### PROBLEM TO WORK ON
All the records that follow need to be reproduced exactly. Omit the images.

(Spatial relation data)
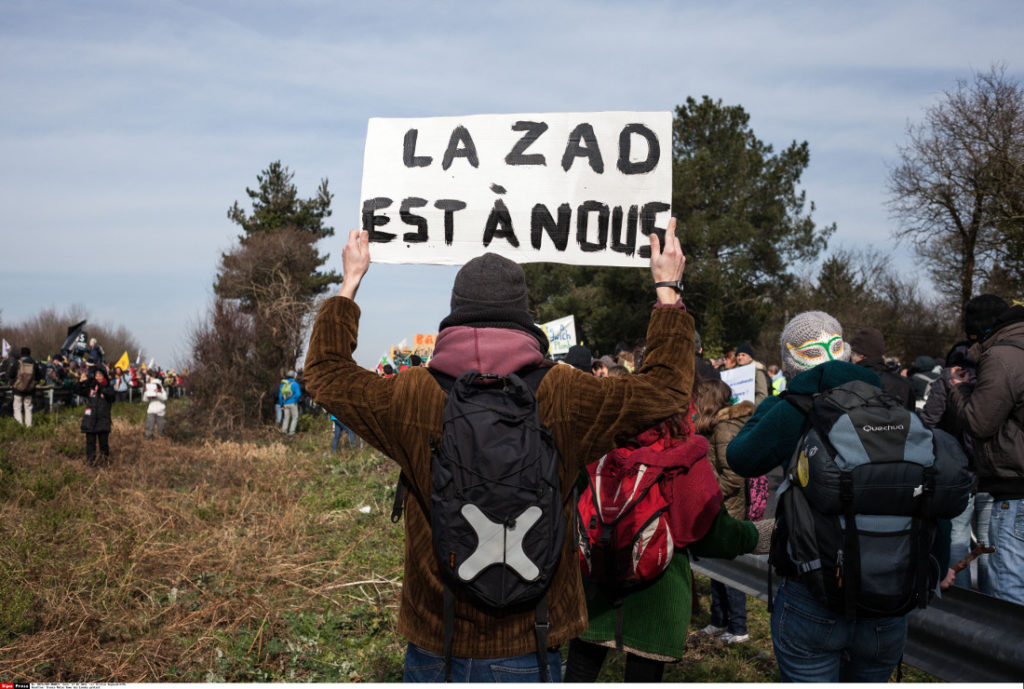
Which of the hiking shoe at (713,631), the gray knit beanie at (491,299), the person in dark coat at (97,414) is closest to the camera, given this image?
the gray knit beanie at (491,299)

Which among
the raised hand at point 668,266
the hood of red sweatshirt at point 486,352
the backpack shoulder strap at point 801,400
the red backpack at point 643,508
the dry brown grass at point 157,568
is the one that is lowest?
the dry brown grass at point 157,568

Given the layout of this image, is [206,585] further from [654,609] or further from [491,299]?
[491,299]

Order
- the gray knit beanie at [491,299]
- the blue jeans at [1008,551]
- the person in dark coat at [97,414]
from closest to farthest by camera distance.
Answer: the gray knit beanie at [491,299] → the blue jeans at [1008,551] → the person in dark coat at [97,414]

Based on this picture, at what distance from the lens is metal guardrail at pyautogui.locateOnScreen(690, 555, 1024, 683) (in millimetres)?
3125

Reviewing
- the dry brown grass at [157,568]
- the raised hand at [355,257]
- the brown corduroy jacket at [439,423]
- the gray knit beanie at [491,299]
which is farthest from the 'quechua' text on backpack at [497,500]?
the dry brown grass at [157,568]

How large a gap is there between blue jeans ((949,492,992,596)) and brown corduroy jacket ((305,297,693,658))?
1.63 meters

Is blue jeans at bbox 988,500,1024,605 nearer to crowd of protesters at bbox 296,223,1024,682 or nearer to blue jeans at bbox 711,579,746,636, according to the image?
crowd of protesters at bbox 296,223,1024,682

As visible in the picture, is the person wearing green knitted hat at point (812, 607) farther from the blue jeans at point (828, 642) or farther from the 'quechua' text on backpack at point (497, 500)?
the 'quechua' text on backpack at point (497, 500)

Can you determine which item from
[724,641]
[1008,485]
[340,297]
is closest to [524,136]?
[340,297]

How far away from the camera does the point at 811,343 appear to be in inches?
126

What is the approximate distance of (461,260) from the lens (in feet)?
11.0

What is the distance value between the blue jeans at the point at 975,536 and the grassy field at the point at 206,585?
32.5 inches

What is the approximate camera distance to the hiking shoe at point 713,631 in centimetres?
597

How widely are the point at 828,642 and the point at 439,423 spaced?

### WRITTEN RESPONSE
Which of the hiking shoe at (713,631), the gray knit beanie at (491,299), the person in dark coat at (97,414) is closest to the camera, given this image?
the gray knit beanie at (491,299)

Which among
the raised hand at point 668,266
the hood of red sweatshirt at point 486,352
the backpack shoulder strap at point 801,400
the red backpack at point 643,508
the dry brown grass at point 157,568
is the one that is lowest?
the dry brown grass at point 157,568

Given the layout of this image, is [206,585] further from [654,609] or further from [491,299]?
[491,299]

Order
- the gray knit beanie at [491,299]
- the blue jeans at [1008,551]
- the person in dark coat at [97,414]
from closest to farthest by camera distance.
Answer: the gray knit beanie at [491,299] → the blue jeans at [1008,551] → the person in dark coat at [97,414]

Based on this picture, at what distance from the lens is metal guardrail at pyautogui.locateOnScreen(690, 555, 1024, 683) (in millimetres)?
3125

Reviewing
- the dry brown grass at [157,568]
- the raised hand at [355,257]
- the brown corduroy jacket at [439,423]
- the gray knit beanie at [491,299]
which is farthest from the 'quechua' text on backpack at [497,500]?
the dry brown grass at [157,568]

How large a gap is there between blue jeans ((949,492,992,596)) and brown corduroy jacket ((305,297,693,658))?
1.63 meters

Is blue jeans at bbox 988,500,1024,605 nearer to crowd of protesters at bbox 296,223,1024,682 or nearer to blue jeans at bbox 711,579,746,636, according to the image?
crowd of protesters at bbox 296,223,1024,682

As visible in the picture, is the person wearing green knitted hat at point (812, 607) farther from the blue jeans at point (828, 642) or farther from the 'quechua' text on backpack at point (497, 500)?
the 'quechua' text on backpack at point (497, 500)

Can you determine which item from
[724,641]
[1008,485]
[340,297]
is closest to [524,136]?
[340,297]

How far away from the camera does the point at 811,343 appear to be in inches?
126

What is the approximate distance of (461,260) from the lens (in feet)?
11.0

What is the distance value between the blue jeans at the point at 975,536 and the grassy field at the point at 206,585?
32.5 inches

What is the approximate camera distance to the hiking shoe at point 713,631 in centimetres?
597

How widely are the point at 828,642 and the point at 439,423 spaced?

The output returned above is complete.